======== Passage provided ========

The experience economy is in full bloom, and people are obsessed with interactive, immersive experiences. But one haunted house, so scary that the haunt community even refuses to claim it, may be crossing the line into bonafide torture.
The McKamey Manor, started in San Diego, now has locations in Tennessee and Alabama. While the only entry fee is a bag of dog food, which goes to the owner’s dogs or his favorite dog charity, I think that your sanity and physical wellness is a much bigger sacrifice than the usual $30–40 for a haunted house.
The experience, dubbed a “living nightmare,” is intense to say the least. The torture possibilities are laid out in the 40 page waiver that participants sign (after they pass a physical and mental evaluation and drug test, of course): getting your teeth pulled, consuming animal feces, getting fingernails pulled out, coming into contact with venomous animals, getting your head shaved, just to name a few.
People are terrified, confused, but intrigued. Just take a look at the results that come up if you search McKamey Manor on Google:
The traumatic nature of the experience is clear from the moment the tour starts, when participants are involved in a simulated abduction, though the severity of the aggression varies.
A tour can last anywhere from four to ten hours, and if you make it all the way through, you get $20,000. No one has made it through.

========

■ Given request 1
Reproduce the McKamey Manor article word for word from "The experience, dubbed" to "name a few.".
■ Given request 2
According to the McKamey Manor article, what is the only entry fee?
None of the lines that come after the McKamey Manor article are needed.

======== Record extracts ========

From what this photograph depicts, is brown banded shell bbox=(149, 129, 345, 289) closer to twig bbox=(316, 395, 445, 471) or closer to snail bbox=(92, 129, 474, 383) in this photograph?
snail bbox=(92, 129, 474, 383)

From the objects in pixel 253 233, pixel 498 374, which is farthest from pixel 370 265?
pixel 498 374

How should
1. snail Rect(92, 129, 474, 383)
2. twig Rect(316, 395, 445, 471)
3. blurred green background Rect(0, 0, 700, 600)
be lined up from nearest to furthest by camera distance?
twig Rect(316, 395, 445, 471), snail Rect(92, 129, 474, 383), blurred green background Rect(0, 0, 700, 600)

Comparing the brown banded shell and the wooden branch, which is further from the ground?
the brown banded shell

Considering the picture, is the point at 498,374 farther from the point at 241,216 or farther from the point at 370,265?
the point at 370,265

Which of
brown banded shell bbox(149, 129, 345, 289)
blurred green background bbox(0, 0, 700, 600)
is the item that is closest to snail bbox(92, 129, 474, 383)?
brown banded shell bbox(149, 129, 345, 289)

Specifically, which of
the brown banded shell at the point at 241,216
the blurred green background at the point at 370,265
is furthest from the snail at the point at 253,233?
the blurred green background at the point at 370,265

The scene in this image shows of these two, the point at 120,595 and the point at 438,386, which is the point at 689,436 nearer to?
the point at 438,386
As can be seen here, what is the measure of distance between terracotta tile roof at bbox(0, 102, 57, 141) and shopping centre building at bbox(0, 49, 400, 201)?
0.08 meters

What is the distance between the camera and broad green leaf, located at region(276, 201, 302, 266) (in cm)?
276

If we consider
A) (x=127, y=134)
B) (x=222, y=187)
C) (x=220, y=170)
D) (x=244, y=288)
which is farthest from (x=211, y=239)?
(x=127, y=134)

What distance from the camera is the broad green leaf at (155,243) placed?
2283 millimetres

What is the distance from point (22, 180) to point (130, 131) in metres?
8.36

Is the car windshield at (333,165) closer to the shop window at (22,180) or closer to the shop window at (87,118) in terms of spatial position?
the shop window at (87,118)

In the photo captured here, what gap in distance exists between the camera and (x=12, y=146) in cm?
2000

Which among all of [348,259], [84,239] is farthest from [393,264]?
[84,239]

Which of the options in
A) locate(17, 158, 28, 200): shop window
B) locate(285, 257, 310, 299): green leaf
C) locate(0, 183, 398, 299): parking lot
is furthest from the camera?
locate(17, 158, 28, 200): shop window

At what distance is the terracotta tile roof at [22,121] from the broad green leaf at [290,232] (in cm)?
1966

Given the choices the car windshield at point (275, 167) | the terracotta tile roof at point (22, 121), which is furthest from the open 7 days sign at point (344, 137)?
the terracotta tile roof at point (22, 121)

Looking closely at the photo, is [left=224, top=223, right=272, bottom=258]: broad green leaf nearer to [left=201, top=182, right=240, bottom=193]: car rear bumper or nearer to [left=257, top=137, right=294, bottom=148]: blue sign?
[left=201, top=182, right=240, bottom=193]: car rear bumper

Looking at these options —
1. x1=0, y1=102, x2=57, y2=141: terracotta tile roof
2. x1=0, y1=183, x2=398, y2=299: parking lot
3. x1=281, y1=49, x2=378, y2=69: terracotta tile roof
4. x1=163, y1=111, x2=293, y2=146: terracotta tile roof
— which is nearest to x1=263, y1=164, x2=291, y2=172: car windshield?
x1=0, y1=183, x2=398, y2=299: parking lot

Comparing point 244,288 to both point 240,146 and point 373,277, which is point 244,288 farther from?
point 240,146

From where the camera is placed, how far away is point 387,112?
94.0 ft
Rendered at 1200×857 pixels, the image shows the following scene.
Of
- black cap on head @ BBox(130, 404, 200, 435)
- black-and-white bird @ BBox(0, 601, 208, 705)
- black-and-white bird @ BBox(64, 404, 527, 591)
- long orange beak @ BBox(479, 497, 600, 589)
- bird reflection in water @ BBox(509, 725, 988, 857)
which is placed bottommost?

========

■ Full solution 1
The experience, dubbed a “living nightmare,” is intense to say the least. The torture possibilities are laid out in the 40 page waiver that participants sign (after they pass a physical and mental evaluation and drug test, of course): getting your teeth pulled, consuming animal feces, getting fingernails pulled out, coming into contact with venomous animals, getting your head shaved, just to name a few.

■ Full solution 2
A bag of dog food.